• **Written tasks**
• 1. Update the stretch of the Comic Relief thread from "I would be happy" through "of Audi UK." so that "promotion" stands in place of "publicity".
• 2. According to the Comic Relief thread, how many Audi Centres could be visited if Audi UK were interested?
## BEGIN Supplied text
# Comic Relief idea for March 2015



## glospete (Feb 1, 2013)

*Reposted here from "off topic" as suggested by another member.*

As I'm sure you know Comic Relief happens every 2 years and I had an idea to support Comic Relief 2015 (which takes place in March 2015) and wondered what the members of the TTF and TTOC thought,

My idea is for a Forum member to attach four Red Noses in the shape of the Audi logo to their TT and drive from one town to another and pass the noses to the next member who would take it on to the next town and so forth. The idea would be to visit as many towns as possible within a pre-determined period of time. The final leg would be to a venue on the Sunday where we'd try to get as many TTs as possible and maybe set a new record. If Audi UK were interested then maybe we could visit all 119 Audi Centres. Of course getting sponsorship from friends, dealers etc to raise funds would be the purpose of the exercise.

I would be happy to organise it (but it will require more than one person methinks!) but it would require good publicity on the TT Forum website. And if we did involve the Audi dealerships then we'd need the support of Audi UK.

But at this early stage I'd be interested to hear whether the Forum members think it is a worthwhile idea?

Peter

*I'll keep the updated list of people who said they are up for this here: *

Updated 24 March

glospete - Devon
Lollypop86 - Berkshire
Hilly10 - no location given
brian1978 - west coast Scotland
Callum-TT - Bishop Auckland
Stueyturn - Scottish Borders
EdwardRW - Suffolk
Sean-f - Newcastle 
Oett - Devon
bodmintt - Cornwall
TZL10 - south Scotland
TT4PJ - south of Birmingham
Djfrantik - South Wales
stuarte - Essex
Nadim_m - Staffordshire or London
egg1000 - North Wales/Chester
auditommy - Maidstone
TTMBTT - Carlisle
LewisJS - County Durham
Stillforreal - Swindon
T1 4LEX - Derby
brice1ie - Bristol
fixitagaintomoz - Hinckley (Midlands)
DinkyNinja - Stirling


----------



## Lollypop86 (Oct 26, 2013)

If be up for it

J
Xx


----------



## Sean-f (May 5, 2013)
## END Supplied text
## BEGIN Extracted data
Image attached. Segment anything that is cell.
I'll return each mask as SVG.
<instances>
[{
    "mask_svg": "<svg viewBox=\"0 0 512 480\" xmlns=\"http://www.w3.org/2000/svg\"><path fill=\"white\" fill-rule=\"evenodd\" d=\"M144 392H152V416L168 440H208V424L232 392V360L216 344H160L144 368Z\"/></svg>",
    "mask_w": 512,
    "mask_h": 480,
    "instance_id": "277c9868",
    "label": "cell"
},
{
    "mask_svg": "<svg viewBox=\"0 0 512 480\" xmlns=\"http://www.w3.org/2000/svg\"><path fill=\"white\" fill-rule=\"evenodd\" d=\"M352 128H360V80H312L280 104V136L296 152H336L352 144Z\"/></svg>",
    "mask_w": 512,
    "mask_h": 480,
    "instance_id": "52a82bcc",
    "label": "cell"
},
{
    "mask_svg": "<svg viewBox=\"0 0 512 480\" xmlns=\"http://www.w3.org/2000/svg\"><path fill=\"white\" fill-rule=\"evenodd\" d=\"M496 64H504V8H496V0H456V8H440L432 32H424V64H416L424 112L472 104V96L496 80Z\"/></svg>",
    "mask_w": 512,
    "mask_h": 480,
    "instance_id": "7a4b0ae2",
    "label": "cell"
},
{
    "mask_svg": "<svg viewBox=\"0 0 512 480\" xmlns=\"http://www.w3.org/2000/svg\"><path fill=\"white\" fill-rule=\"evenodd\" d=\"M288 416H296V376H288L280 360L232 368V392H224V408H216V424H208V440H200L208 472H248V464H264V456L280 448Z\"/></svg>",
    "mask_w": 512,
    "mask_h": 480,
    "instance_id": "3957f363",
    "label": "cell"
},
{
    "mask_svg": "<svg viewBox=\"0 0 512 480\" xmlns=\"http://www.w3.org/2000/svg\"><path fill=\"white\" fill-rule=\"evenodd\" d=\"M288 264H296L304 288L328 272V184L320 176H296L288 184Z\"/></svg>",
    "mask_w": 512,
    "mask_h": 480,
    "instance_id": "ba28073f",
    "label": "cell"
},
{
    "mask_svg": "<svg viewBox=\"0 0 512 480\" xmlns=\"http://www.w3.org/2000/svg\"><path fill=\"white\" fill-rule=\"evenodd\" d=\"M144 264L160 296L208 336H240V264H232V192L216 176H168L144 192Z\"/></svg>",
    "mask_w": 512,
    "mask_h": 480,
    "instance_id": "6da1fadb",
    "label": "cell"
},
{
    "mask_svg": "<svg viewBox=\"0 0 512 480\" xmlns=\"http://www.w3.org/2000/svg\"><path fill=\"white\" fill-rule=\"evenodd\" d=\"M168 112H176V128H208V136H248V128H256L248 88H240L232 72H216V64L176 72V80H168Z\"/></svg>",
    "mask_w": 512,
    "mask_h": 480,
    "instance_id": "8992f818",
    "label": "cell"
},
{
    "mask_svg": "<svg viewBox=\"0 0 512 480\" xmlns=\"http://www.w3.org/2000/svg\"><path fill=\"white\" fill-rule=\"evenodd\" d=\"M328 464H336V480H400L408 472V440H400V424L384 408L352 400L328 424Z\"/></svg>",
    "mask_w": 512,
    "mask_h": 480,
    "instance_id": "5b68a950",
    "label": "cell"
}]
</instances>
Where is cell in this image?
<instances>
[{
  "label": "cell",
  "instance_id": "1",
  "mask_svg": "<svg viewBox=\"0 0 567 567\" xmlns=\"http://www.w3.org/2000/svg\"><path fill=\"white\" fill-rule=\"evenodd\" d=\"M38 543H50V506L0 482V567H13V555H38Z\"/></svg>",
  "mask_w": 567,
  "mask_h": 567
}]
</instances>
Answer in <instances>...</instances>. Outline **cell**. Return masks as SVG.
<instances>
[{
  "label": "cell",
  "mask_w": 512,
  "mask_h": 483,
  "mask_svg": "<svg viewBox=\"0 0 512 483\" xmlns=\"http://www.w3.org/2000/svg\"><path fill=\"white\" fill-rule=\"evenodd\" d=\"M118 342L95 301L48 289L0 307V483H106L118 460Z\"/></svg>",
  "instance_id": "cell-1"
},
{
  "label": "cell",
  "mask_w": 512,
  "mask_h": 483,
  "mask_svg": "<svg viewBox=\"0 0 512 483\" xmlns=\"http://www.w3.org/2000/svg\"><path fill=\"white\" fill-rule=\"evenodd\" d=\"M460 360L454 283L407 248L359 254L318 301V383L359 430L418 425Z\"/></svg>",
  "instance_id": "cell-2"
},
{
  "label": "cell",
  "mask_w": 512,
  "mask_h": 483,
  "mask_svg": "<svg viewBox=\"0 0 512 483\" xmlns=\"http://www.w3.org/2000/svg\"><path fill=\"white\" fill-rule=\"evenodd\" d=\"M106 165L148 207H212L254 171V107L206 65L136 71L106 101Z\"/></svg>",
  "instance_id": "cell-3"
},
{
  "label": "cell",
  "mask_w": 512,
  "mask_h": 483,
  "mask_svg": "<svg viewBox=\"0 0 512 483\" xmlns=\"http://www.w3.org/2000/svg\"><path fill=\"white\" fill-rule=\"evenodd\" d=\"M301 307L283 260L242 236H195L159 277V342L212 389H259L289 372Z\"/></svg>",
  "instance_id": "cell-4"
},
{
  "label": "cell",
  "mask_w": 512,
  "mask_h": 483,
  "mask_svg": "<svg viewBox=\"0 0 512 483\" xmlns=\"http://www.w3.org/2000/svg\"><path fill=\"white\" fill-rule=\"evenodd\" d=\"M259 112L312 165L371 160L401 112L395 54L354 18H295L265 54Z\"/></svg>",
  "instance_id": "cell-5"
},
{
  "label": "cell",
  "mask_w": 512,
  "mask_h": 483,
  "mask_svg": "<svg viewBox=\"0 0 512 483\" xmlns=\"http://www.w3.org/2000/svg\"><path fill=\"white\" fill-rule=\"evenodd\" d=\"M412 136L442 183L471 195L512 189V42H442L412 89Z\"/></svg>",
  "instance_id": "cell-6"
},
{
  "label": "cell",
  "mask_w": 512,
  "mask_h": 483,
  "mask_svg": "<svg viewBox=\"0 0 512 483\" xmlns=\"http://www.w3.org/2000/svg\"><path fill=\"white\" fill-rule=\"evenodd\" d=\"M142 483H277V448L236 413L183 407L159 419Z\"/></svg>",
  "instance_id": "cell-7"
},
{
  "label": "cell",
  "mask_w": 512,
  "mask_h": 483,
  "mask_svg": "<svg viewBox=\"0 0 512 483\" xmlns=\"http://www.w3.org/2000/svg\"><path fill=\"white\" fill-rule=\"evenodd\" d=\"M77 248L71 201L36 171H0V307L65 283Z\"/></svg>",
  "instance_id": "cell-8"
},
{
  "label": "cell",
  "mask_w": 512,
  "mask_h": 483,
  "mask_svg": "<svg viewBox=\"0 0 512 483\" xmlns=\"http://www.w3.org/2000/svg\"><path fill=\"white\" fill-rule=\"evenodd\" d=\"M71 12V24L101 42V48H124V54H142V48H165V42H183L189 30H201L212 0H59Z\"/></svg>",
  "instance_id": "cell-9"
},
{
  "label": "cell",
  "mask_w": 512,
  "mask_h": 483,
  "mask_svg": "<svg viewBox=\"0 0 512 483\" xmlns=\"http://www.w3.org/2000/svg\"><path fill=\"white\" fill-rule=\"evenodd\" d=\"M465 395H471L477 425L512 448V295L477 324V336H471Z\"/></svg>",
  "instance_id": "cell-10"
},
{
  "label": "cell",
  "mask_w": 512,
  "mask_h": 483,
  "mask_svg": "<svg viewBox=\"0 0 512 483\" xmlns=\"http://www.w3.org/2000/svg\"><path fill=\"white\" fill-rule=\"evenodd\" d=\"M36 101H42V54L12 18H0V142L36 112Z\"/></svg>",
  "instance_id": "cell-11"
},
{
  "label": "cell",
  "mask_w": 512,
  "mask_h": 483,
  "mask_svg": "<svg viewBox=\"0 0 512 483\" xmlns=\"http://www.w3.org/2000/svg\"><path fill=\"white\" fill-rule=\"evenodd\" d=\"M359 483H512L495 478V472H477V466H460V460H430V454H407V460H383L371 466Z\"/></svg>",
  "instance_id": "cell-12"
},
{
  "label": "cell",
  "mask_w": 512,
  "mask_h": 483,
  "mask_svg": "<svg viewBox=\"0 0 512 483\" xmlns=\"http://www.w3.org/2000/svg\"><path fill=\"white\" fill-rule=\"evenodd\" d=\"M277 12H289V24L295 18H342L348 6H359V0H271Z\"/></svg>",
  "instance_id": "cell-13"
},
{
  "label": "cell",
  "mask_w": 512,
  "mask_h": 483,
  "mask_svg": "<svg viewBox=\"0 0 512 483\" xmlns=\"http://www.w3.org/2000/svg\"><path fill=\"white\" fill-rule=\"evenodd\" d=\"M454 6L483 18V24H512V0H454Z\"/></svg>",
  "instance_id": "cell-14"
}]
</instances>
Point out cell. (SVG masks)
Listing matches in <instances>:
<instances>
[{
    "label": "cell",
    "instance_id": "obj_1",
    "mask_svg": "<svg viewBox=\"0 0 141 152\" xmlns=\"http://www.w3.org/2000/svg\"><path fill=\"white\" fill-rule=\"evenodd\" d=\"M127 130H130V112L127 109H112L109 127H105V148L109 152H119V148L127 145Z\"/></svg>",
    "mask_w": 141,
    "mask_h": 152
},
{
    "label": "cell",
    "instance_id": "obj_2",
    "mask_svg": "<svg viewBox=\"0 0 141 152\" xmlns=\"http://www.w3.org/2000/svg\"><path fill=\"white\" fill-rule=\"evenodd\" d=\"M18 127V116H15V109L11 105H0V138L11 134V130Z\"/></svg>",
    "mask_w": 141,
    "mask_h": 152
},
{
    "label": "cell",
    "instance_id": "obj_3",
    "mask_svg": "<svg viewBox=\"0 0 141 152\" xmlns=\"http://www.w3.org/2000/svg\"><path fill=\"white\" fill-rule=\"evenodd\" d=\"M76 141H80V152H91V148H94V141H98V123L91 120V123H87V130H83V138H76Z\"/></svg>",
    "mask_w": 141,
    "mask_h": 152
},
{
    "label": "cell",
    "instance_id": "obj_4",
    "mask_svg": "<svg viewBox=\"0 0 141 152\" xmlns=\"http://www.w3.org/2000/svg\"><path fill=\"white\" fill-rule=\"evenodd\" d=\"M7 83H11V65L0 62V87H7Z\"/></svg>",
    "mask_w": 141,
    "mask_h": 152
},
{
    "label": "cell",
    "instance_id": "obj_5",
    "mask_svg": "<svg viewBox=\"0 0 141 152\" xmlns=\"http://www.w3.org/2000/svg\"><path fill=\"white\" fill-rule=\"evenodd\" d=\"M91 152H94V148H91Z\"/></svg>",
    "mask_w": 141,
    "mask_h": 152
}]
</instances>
## END Extracted data
• **Response list**
• 1.
I would be happy to organise it (but it will require more than one person methinks!) but it would require good promotion on the TT Forum website. And if we did involve the Audi dealerships then we'd need the support of Audi UK.

• 2. 119